As several organisations worldwide continue to work towards implementing environmental, social and governance (ESG) measures within their businesses, adherence to compliance measures is a critical area that requires continuous attention. In the fourth episode of PwC’s ‘ESG: A bridge to action’, in association with Moneycontrol, leaders discuss the importance of ESG compliance and its impact on value chains.

Manish Sharma, Infrastructure and Logistics Leader, PwC India, and Kunal Bahl, CEO, Snapdeal, were the guests who shed light on ESG compliance in the episode. In an exclusive message before the beginning of the episode, Sanjaya Nayar, CEO, KKR, said that investors are focusing more acutely on ESG and hiring ESG consultants, and though corporate governance standards have improved in recent times, transitioning to green manufacturing practices is a long-drawn and expensive process that organisations should come to terms in the next 10–15 years to adhere to the highest ESG standards.

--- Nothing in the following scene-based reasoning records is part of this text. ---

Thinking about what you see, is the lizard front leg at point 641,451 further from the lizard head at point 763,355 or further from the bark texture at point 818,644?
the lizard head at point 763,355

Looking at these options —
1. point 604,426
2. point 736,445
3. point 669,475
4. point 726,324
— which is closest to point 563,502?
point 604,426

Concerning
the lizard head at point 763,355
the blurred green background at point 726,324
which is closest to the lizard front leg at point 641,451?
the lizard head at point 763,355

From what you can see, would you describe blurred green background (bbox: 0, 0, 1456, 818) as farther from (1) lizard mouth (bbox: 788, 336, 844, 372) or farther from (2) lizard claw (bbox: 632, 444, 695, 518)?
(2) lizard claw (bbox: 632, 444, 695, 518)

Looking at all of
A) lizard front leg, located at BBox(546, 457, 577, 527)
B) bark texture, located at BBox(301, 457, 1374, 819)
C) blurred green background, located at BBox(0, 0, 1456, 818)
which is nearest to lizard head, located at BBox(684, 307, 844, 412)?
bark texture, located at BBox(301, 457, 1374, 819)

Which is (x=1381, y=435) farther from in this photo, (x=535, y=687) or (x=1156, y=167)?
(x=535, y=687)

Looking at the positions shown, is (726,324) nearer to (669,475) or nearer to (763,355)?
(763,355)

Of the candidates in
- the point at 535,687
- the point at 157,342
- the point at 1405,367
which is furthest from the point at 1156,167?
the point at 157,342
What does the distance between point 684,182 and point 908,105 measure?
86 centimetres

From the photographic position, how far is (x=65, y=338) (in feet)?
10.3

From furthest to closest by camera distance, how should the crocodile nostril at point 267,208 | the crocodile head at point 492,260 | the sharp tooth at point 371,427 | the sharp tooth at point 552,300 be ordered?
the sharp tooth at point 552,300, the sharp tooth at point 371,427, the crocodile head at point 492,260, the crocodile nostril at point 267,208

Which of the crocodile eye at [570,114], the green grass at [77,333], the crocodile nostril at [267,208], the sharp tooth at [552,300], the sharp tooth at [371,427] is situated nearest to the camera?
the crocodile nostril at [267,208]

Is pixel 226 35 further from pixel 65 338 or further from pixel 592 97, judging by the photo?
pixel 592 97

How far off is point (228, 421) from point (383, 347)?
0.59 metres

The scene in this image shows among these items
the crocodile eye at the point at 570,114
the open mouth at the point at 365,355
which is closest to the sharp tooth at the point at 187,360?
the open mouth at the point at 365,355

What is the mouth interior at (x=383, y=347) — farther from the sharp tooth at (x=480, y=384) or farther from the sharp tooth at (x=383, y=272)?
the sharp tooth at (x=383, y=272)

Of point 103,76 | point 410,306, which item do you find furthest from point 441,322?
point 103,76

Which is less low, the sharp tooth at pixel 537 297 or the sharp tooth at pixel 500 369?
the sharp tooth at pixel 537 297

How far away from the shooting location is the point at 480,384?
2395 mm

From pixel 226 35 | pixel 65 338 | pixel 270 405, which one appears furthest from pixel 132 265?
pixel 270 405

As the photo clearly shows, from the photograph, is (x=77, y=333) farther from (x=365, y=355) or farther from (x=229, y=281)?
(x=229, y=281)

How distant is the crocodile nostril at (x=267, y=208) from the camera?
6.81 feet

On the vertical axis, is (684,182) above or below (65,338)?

Manish Sharma was asked about how organisations are complying with ESG standards and transforming the supply chain to make it more sustainable. He said that incorporating ESG across supply chains would make them more sustainable. Organisations should also look to redesign their entire production cycle to make their products ESG compliant as stakeholders now monitor companies more closely. Companies are looking to make this transition smoother by analysing the risk assessment across the entire value chain. From identifying the major products and services that require an overhaul to comparing best practices across a wide range of industries, organisations are taking some major steps to ensure that they are adhering to global ESG norms. PwC’s ESG services could help organisations in their transition towards becoming more sustainable.

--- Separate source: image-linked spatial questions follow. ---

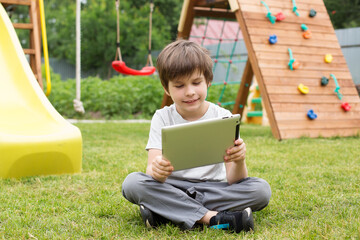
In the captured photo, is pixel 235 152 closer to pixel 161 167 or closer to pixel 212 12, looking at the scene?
pixel 161 167

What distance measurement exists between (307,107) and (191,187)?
11.3ft

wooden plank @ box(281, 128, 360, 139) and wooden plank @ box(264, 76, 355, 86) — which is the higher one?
wooden plank @ box(264, 76, 355, 86)

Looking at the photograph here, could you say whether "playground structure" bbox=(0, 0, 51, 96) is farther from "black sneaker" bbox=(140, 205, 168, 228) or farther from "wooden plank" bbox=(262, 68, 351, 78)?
"black sneaker" bbox=(140, 205, 168, 228)

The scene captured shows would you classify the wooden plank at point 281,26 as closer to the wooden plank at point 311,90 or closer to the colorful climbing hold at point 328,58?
the colorful climbing hold at point 328,58

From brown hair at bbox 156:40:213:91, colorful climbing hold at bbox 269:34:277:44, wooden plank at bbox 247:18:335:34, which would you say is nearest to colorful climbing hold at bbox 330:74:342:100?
wooden plank at bbox 247:18:335:34

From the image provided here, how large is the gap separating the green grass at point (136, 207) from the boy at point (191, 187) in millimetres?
69

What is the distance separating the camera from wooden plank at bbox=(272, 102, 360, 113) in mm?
4855

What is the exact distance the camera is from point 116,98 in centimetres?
880

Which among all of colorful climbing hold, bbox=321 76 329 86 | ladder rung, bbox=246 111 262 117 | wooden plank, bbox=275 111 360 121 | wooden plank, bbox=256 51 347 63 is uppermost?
wooden plank, bbox=256 51 347 63

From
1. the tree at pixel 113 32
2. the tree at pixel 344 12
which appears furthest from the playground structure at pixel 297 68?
the tree at pixel 113 32

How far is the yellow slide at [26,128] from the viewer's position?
110 inches

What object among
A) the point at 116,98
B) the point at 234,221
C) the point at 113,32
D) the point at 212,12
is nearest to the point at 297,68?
the point at 212,12

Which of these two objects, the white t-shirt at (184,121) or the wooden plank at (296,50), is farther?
the wooden plank at (296,50)

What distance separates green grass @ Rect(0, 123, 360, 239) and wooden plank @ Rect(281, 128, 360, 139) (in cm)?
90
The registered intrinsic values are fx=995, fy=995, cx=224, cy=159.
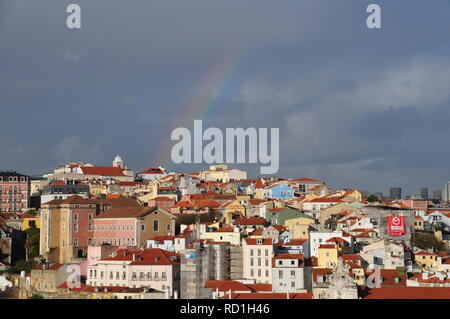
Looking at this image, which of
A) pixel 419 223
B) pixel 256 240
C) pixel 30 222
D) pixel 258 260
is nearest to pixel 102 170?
pixel 30 222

Kunal Nayar spoke about how technology has enabled Snapdeal to help small- and medium-sized businesses to cater to a pan-India market. The organisation is working towards digitalising the retail sector and helping MSMEs become future ready by assisting them with accelerated access of payments and management of working capital. It has also partnered with local artisans from various states for procuring sustainable products. From digitally empowering local and regional players to promoting the use of electric vehicles, the organisation is embedding ESG in its journey.

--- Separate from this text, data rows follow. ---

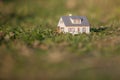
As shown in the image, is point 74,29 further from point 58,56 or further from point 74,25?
point 58,56

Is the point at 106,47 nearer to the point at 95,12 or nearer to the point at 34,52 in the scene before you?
the point at 34,52

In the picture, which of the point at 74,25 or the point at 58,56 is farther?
the point at 74,25

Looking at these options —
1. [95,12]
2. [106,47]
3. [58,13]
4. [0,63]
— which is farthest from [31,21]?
[0,63]

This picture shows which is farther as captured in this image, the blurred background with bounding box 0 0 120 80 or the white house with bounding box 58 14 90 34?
the white house with bounding box 58 14 90 34

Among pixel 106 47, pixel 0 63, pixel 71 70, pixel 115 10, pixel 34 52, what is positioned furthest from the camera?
pixel 115 10

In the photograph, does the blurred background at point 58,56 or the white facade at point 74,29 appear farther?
the white facade at point 74,29

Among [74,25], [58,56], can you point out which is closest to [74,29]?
[74,25]

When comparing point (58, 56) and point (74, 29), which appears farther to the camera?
point (74, 29)

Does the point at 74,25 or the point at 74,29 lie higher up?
the point at 74,25

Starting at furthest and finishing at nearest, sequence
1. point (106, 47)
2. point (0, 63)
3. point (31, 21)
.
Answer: point (31, 21) < point (106, 47) < point (0, 63)

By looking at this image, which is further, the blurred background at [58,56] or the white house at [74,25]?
the white house at [74,25]

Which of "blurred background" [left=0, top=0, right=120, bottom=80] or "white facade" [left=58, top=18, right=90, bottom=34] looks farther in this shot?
"white facade" [left=58, top=18, right=90, bottom=34]

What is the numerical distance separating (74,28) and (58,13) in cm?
1748

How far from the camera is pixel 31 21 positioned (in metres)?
51.8
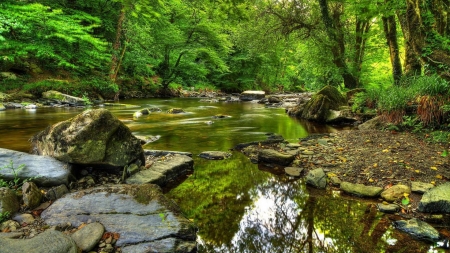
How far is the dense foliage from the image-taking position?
7.41m

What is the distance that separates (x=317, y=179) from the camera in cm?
412

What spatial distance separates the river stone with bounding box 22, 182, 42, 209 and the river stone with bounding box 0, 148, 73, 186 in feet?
0.87

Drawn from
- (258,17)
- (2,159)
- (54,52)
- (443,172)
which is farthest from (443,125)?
(54,52)

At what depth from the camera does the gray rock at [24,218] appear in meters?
2.71

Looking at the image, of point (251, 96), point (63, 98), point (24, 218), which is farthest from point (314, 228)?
point (251, 96)

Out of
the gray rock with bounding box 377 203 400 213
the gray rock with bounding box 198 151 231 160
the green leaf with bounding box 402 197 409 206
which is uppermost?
the green leaf with bounding box 402 197 409 206

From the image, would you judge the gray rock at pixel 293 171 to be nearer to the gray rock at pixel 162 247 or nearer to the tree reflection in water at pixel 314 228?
the tree reflection in water at pixel 314 228

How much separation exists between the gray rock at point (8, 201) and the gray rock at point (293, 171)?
12.0ft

When asked about whether there is a right way to approach business partners when embedding ESG standards in supply chains, Manish Sharma said that a ‘one-size-fits-all’ approach is neither possible nor recommended considering the involvement of multiple stakeholders. The commitment of the leadership towards an organisation’s sustainability journey is a key determinant. He stressed on the importance of defining an organisation’s ESG expectations with regard to its supply chain. Implementing a supplier code of conduct, monitoring and auditing, and designing and incorporating certain select ESG key performance indicators (KPIs) for supply chain partners can help organisations in measuring and reporting their supplier assessments and further incentivising the transition to ESG. It is very important to understand its threshold of sustainability and procurement process.

Start-ups can have a large-scale impact on the society, said Kunal Bahl, and an organisation like Snapdeal has the ability to set the bar higher as far as the G of ESG is concerned. From conducting quarterly audits to forming dedicated ESG and CSR committees, the organisation is focusing on governance.

Companies are being held accountable for the ESG compliance of their entire value chain and therefore, the onus is on large companies to adhere to and incorporate ESG metrics across their entire value chain for a smoother ESG transformation in India.